The Coronado Peak is a great trail if you want to take in sweeping views of the US and Mexico in this part of Arizona. To access the trail, take East Montezuma Canyon Road past the visitor center and up the gravel road to Montezuma Pass Overlook, where there is a large parking lot. The trailhead is at the top of the parking lot next to the restrooms. Shortly after leaving the parking lot, there is a junction where Joe's Canyon Trail
takes off to the left, and the Coronado Peak Trail breaks off to the right and starts climbing the ridge to the peak.

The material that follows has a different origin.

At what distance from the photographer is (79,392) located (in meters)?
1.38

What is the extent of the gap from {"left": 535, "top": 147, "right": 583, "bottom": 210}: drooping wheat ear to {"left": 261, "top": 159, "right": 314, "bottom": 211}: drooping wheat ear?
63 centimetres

The trail climbs rapidly from the parking lot to the peak, so while it's not long, there is roughly 250 feet of elevation gain in about half a mile. There are benches along the way to take a break if you need to. The trail climbs up the ridge line before ascending a set of switchbacks and stairs to the summit.
Along the way, there is information on the Coronado Expedition, for whom the monument is named. You can find out how they measured distances (counting steps), the impact that Spanish culture had on the area and the US, and how they traded with local tribes for necessities like sandals and clothes as their clothing and shoes began to wear out in the desert.
When you get to the peak, a small gazebo awaits with several benches where you can sit and enjoy the view. You can see for 360 degrees from this point, with views of the Sierra Madre Mountains in Mexico, the Huachuca Mountains in Coronado National Forest, the border wall as it stretches off into the distances, and San Rafael Valley as it stretches off into the distance. It's a great place to relax and enjoy the view. It can be windy on top, so you may need a light jacket on a cool day.
As you turn around to head back to your car, as there are no other trails that lead to the peak, you can see the parking lot in the distance far below you. Enjoy the trip back to your car, taking in the views of both the Arizona and Mexico landscapes.
Ironwood tress, agave, yucca, cholla, and other plants common to the area can be seen along the trail. Cacti were noticeably absent from this trail.